*Set task*
Reproduce all of the data below word for word, leaving out the pictures.

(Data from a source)
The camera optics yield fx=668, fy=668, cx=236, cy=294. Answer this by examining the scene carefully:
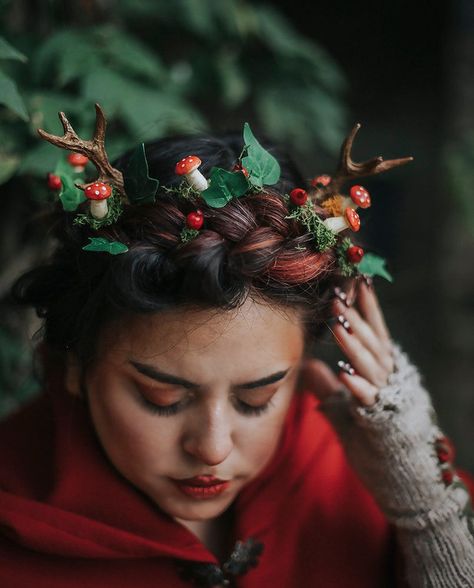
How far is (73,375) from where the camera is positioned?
49.0 inches

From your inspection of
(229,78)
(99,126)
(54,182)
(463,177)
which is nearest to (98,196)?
(99,126)

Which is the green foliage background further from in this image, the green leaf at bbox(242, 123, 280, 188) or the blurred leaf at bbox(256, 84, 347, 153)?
the green leaf at bbox(242, 123, 280, 188)

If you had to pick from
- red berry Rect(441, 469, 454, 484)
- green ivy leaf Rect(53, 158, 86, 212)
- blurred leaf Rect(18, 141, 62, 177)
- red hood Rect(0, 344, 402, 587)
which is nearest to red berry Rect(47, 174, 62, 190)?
green ivy leaf Rect(53, 158, 86, 212)

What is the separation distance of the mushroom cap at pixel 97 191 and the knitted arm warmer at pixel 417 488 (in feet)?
1.96

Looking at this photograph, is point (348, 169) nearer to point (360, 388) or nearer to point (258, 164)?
point (258, 164)

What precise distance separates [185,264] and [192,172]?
15 cm

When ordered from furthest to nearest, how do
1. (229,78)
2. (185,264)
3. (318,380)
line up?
(229,78) < (318,380) < (185,264)

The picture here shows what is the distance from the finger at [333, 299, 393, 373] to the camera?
1.22 metres

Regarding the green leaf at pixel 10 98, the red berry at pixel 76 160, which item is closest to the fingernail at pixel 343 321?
the red berry at pixel 76 160

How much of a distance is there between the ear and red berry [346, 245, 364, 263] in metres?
0.52

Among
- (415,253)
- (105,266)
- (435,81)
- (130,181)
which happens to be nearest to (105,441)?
(105,266)

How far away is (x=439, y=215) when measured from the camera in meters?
3.01

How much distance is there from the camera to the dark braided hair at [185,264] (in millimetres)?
1003

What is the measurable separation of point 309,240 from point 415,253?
7.06 feet
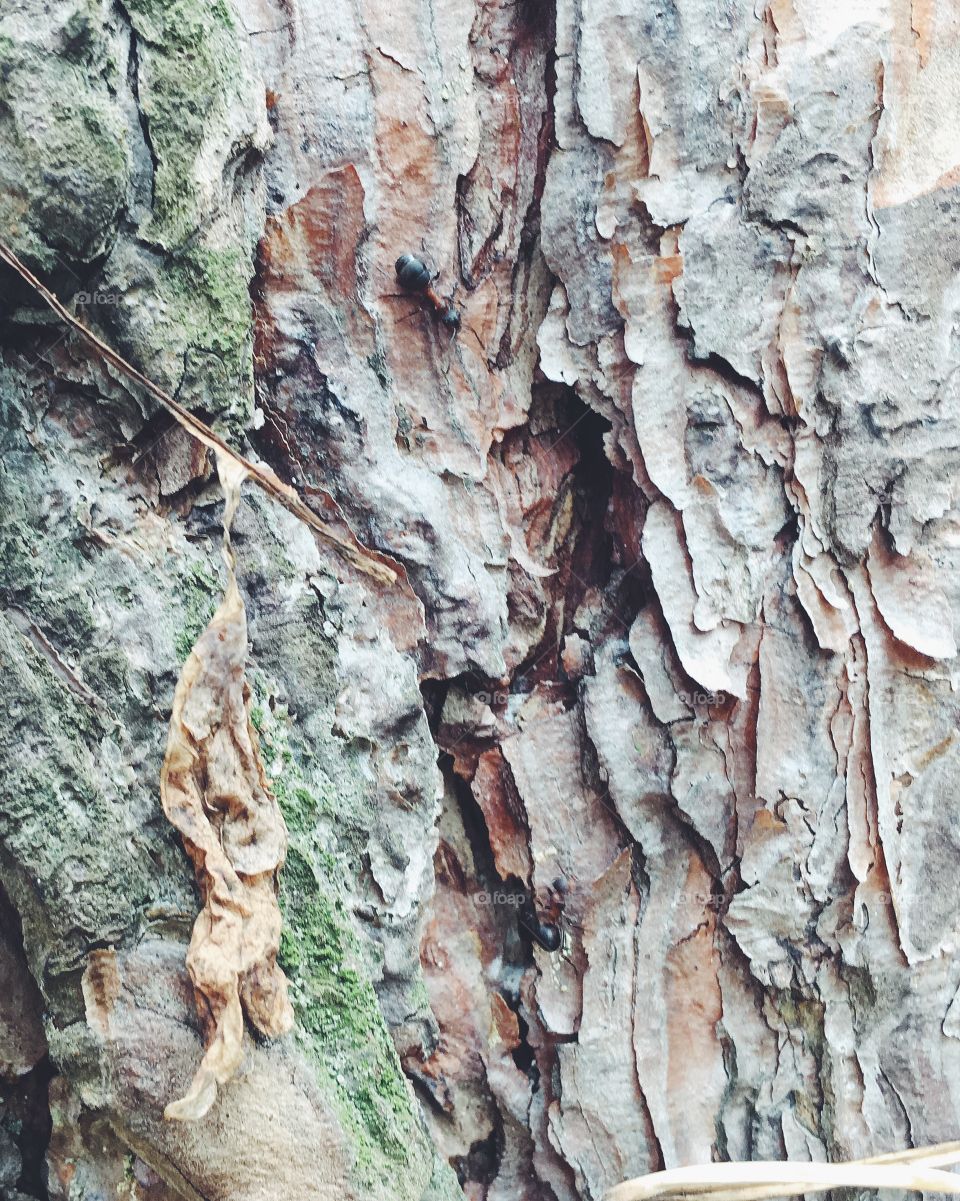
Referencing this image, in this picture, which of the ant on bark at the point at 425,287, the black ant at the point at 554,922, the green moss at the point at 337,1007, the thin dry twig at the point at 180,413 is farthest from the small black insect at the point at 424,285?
the black ant at the point at 554,922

*Exercise solution*
The camera optics yield fx=668, fy=668, cx=236, cy=294. Answer this by examining the scene carefully:
How far is (73,375) from where the camera is positioned?
49.0 inches

From your inspection of
(229,78)
(99,126)
(54,182)
(463,177)
which is nearest to (98,196)?
(99,126)

Which is the green foliage background further from in this image, the green leaf at bbox(242, 123, 280, 188) or the blurred leaf at bbox(256, 84, 347, 153)?
the green leaf at bbox(242, 123, 280, 188)

If you had to pick from
- red berry Rect(441, 469, 454, 484)
- green ivy leaf Rect(53, 158, 86, 212)
- blurred leaf Rect(18, 141, 62, 177)
- red hood Rect(0, 344, 402, 587)
which is nearest to red berry Rect(47, 174, 62, 190)?
green ivy leaf Rect(53, 158, 86, 212)

What is the separation distance of the mushroom cap at pixel 97 191 and the knitted arm warmer at pixel 417 488 (in feet)?
1.96

Looking at this photograph, is point (348, 169) nearer to point (360, 388) or nearer to point (258, 164)?
point (258, 164)

What precise distance separates [185,264] and [192,172]?
15 cm

When ordered from furthest to nearest, how do
1. (229,78)
2. (185,264)
3. (318,380)
line up?
(229,78) < (318,380) < (185,264)

The picture here shows what is the distance from the finger at [333, 299, 393, 373] to the camera?
1.22 metres

Regarding the green leaf at pixel 10 98, the red berry at pixel 76 160, which item is closest to the fingernail at pixel 343 321?
the red berry at pixel 76 160

How much of a distance is there between the ear and red berry [346, 245, 364, 263] in metres?
0.52

Among
- (415,253)
- (105,266)
- (435,81)
- (130,181)
which happens to be nearest to (105,441)?
(105,266)

How far away is (x=439, y=215) when measured from the camera in meters?
3.01

How much distance is there from the camera to the dark braided hair at [185,264] (in millimetres)?
1003

What is the measurable separation of point 309,240 from point 415,253?
7.06 feet
Referencing this image, in this picture, which of the ant on bark at the point at 425,287, the black ant at the point at 554,922, the green moss at the point at 337,1007, the thin dry twig at the point at 180,413 is farthest from the small black insect at the point at 424,285?
the black ant at the point at 554,922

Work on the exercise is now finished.